That syndrome takes a little bit to develop, it isn't instant. It could explain why she didn't leave later on.

I'll bet in the first few hours there were many times that a knife wasn't at her throat. Kids have gotten away from people with guns.

Some kids plan and strategize, some go on instinct. In one of the links I posted, the girl unlocked her door and waited for just the right time. That takes strategy. Some just yell, scream, bite, kick etc. just out of instinct without thinking.

I really don't think that circumstances play as big of a role as you are saying. The fight or flight instinct doesn't involve a lot of thinking, though there is some thinking, it's the body's response to fear and harm.

My kids learned to hide and try to startle me from a crouched position.
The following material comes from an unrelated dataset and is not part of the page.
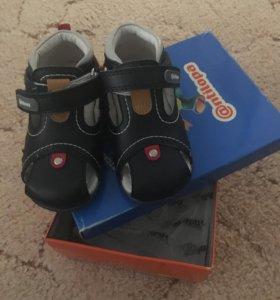 Новые сандали на мальчика.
When I get startled I punch before I have any time to think. I've punched friends, family, and almost one of my kids when someone has hidden around a corner and jumped out at me. Punching is an instinct for me. A neighbor guys gets teased because his instinct is to raise his hands, palms out, run in place for a few steps, and yell. As an affront to his manliness, he certainly wouldn't do that if he had time to think.

I've had a gun pointed in my face, and I didn't have my punch startle response; I wasn't startled, I was scared though. I froze and talked after a few seconds. Who knows how many other responses I may have in me for other situations?
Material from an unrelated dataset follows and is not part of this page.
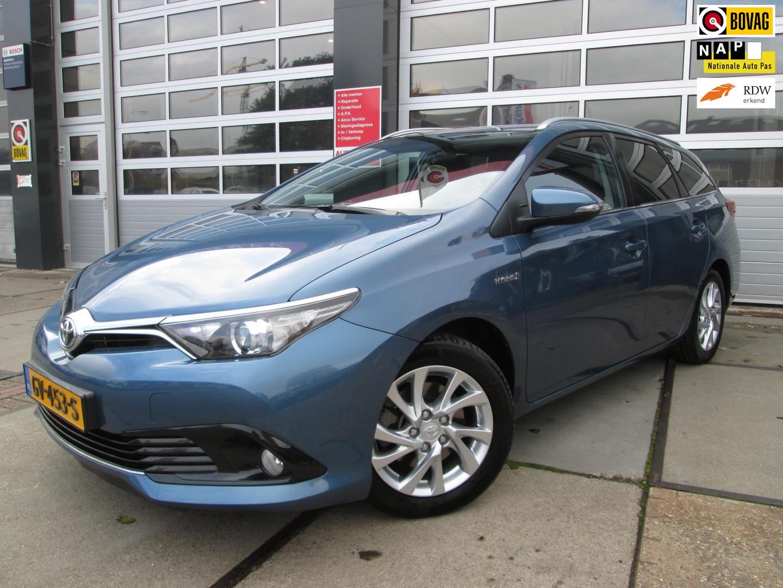 Toyota Auris Touring sports 1.8 hybrid lease / camera / navi/ pano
But I'm pretty sure that if you took one of the teen girls in the many fighter examples, and put them in the Smart girl's exact situation as far as the knife and abduction goes, and I'm pretty sure that they would have done something in the first day.

It doesn't make the Smart girl less than or anything, but something makes us react differently to fear and threats. Everyone who is compliant doesn't have Stockholm syndrome, and everyone who is threatened with a knife isn't compliant.
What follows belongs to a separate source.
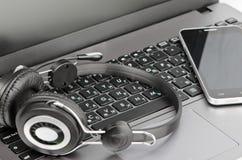 Наушники, клавиатура и smartphone Стоковое фото RF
Our genetic makeup, situations we've faced, and learned behavior make us who we are. I got in fights in school, and perhaps that learned behavior is why my startle response isn't like my neighbors.

Who knows what combination of genetics, prior life situations, and learned behavior made the Smart girl do what she did. But it's not what almost all girls would do. It's what many have done, and many have not done.

What LDS culture teaches girls could play a part, though it could be a large part, small part, or almost no part.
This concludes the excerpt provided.